What is this Huawei of which you speak?
(AC because I work for an 'oligopolist')
O2 has fixed its poorly mobile network, so now everyone can start asking what went wrong and what the company is going to do about it. O2's press office isn't responding to queries. However, our understanding from various sources is that the day-long outage was caused by the transition of subscribers' details to Ericsson's …
What is this Huawei of which you speak?
(AC because I work for an 'oligopolist')
Second largest network provider after Ericsson? What do you do there, coffee?
World secret services and armies are at alert because of their gigantic size and fsck ups with their only rival, Ericsson.
It's what gets chanted at the start of "The Lion Sleeps Tonight", isn't it?
@ AC - Well played sir. Sand bucket hats all round.
"What is this Huawei of which you speak?"
It's the 50th State, just to the north of Polynesia isn't it?
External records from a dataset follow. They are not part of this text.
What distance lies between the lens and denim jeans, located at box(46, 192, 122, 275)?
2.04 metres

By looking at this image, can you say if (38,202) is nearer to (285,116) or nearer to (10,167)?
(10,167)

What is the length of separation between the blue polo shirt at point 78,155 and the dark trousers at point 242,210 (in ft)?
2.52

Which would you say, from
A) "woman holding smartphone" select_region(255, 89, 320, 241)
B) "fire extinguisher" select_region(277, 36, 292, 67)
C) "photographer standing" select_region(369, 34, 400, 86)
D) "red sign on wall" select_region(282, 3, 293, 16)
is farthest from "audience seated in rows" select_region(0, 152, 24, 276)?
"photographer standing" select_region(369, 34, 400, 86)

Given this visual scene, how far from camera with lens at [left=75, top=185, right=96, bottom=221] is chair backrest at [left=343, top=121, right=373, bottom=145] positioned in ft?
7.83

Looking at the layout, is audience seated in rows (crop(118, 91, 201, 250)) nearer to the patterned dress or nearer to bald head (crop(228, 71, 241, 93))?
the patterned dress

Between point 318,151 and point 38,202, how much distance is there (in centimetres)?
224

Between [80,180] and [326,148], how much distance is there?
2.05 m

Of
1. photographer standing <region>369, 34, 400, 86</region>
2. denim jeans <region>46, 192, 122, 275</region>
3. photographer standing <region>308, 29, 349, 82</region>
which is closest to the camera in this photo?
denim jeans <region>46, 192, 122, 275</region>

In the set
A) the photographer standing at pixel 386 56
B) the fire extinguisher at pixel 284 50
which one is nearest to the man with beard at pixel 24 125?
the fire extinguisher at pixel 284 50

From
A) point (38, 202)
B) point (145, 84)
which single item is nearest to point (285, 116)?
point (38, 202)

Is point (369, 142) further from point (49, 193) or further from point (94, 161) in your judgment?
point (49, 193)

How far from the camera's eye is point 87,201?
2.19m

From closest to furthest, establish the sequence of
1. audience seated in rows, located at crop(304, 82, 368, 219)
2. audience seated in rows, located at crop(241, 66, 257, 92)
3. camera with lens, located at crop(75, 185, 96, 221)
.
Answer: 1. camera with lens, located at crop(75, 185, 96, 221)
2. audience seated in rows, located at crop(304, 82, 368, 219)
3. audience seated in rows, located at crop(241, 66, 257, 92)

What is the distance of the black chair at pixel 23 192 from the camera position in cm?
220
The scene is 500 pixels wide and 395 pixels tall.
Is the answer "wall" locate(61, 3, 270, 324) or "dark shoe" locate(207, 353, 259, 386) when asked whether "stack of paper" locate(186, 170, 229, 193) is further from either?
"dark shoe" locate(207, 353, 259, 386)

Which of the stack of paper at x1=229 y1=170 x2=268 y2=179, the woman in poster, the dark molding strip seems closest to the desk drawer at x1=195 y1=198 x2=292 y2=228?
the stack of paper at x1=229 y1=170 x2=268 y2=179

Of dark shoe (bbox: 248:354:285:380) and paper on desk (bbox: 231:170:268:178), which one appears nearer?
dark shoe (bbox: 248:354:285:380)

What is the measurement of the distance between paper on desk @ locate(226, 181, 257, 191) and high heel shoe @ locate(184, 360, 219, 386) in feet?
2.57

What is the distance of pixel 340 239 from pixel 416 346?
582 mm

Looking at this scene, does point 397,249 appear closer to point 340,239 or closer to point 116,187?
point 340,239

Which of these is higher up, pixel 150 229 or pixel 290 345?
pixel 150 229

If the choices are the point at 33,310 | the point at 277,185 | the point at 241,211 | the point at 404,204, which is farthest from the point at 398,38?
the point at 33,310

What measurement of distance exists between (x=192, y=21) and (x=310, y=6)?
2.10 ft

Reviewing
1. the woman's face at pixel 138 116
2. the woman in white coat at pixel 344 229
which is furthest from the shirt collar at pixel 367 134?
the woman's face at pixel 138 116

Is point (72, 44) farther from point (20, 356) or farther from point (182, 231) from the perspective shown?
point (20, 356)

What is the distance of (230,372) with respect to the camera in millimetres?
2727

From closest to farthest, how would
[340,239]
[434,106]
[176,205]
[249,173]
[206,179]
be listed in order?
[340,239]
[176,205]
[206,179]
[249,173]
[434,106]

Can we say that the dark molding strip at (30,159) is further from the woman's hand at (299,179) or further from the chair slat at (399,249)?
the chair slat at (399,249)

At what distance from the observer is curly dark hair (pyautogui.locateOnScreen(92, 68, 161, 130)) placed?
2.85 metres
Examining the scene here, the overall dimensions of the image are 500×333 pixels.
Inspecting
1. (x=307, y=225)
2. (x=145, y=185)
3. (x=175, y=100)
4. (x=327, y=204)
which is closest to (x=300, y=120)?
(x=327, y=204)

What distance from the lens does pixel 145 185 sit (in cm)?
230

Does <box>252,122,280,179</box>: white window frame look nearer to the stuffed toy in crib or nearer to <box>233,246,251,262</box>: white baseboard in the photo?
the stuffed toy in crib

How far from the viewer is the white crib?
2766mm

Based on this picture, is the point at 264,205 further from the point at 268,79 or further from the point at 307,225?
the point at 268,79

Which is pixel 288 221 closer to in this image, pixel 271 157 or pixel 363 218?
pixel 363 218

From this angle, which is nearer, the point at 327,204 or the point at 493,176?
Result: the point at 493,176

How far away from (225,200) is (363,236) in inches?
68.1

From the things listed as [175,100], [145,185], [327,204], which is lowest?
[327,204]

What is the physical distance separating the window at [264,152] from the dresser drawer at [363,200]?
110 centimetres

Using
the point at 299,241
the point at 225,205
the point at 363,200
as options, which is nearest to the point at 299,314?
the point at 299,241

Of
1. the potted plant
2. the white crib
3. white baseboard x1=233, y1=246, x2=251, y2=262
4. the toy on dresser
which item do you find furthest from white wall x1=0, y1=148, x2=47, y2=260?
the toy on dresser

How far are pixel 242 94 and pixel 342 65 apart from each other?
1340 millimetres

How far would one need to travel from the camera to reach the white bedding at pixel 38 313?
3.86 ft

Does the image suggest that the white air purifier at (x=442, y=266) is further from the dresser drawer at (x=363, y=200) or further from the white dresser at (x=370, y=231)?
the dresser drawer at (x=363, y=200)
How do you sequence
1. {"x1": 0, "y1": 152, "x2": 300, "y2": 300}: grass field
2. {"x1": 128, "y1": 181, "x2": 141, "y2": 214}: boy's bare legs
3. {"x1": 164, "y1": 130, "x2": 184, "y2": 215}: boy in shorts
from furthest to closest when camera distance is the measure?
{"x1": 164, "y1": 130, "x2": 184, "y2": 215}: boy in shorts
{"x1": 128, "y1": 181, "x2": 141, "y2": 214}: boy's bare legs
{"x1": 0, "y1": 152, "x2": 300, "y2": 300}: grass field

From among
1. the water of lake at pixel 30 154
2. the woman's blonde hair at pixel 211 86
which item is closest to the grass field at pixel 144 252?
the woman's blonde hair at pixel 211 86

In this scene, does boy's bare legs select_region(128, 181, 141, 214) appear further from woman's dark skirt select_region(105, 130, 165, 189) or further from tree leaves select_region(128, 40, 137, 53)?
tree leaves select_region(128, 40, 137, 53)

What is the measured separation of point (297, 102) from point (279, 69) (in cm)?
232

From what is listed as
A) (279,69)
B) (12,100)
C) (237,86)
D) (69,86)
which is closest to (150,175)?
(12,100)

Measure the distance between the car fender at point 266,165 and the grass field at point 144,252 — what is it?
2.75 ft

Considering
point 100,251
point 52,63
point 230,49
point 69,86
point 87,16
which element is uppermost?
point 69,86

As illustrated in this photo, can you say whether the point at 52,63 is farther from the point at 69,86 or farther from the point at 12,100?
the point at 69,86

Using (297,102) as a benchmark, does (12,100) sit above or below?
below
The problem with outages like this is that while they might cost the operator a little cash and repetitional damage almost all the pain is felt by the end users.
I'd just love Ofcom to insist on DR via roaming on to other UK Networks. I can't see a big issue, just have other operators flip the switch on roaming when a network is down for a pre-defined time or pre-defined scale and oblige the faulty network to carry the roaming costs while they're down.
Seems like the perfect lever to drive up network resiliency to me - pass the cost of poor redundancy and network management onto the networks rather than users!
Which doesn't work when the network that you roam onto cannot validate your phone with your home network 'cos their directory is down
There are two failures here:
- lack of redundancy in the CUDB system
- lack of a back out plan from a failed update
I fully agree with you - it is long overdue.
However, it is not as easy as it seems. There is a list of forbidden operators in most SIMMs which is used to reduce signalling load from rejections of "pesky competitor customers" roaming onto your network. This is amended further by the more "positive thinking" preferred operator list present in more modern devices as part of operator customization.
Updating these is a major undertaking and may require re-issuing SIMMs for customers which do not have a phone where the operator can manipulate the lists remotely. So it definitely will not be a "flip a switch". More like "painful 12 months of of network transition". It is doable though - EE showed it as possible.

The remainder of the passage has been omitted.